Dataset entries:
================
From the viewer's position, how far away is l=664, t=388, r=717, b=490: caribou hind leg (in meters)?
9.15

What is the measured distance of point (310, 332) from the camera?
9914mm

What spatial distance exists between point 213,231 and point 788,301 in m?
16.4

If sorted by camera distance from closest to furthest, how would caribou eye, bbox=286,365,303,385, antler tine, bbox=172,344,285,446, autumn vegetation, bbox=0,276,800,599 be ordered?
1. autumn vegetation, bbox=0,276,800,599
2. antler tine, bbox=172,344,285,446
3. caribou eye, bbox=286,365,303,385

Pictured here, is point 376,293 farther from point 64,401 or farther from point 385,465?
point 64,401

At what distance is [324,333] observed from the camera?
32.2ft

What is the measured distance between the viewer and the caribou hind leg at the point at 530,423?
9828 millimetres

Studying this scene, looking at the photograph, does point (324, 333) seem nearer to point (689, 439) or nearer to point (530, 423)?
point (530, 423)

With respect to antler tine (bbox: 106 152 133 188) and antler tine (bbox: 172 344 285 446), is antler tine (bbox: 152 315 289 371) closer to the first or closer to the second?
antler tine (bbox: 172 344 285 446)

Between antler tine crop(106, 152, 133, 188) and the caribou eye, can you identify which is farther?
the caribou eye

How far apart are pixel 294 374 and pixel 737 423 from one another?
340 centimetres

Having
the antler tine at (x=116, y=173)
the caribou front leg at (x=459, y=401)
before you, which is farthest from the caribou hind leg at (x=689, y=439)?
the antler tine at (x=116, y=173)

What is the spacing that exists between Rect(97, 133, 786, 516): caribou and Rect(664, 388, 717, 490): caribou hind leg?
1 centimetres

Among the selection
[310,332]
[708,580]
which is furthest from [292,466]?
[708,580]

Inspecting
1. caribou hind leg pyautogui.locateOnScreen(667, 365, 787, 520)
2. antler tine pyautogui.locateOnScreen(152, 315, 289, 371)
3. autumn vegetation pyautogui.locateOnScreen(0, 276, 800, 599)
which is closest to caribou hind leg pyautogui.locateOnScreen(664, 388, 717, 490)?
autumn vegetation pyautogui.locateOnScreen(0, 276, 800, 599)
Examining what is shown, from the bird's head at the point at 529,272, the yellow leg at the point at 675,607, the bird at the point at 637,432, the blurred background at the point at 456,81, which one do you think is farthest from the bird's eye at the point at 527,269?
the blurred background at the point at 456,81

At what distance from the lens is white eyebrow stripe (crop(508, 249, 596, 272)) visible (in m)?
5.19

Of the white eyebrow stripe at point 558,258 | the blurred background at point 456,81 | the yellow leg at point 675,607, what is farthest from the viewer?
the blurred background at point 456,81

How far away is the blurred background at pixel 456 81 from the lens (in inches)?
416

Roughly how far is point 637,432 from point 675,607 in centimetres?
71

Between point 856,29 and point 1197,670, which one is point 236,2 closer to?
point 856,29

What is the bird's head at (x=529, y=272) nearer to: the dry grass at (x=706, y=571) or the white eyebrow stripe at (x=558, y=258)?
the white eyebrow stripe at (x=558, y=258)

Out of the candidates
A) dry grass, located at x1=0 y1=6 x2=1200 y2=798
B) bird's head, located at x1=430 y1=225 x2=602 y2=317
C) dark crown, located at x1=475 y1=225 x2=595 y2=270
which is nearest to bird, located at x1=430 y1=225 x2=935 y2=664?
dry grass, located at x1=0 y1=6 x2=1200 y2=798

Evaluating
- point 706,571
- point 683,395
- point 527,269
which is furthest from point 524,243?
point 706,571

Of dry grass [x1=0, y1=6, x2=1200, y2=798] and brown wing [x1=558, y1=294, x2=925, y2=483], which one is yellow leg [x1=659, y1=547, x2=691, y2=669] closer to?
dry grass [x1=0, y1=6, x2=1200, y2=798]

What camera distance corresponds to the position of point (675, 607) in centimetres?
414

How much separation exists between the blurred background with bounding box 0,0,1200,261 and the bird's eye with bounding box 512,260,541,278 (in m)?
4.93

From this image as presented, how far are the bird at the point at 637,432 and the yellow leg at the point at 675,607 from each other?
================
| Exercise task |
Copy every line from the one containing "How much separation" down to the last of the lines above, character for character.

| Answer below |
How much separation exists between the blurred background with bounding box 0,0,1200,261 and the bird's eye with bounding box 512,260,541,278 (in m)?
4.93

From this image as presented, how far are the bird at the point at 637,432 and the yellow leg at the point at 675,607 from each other?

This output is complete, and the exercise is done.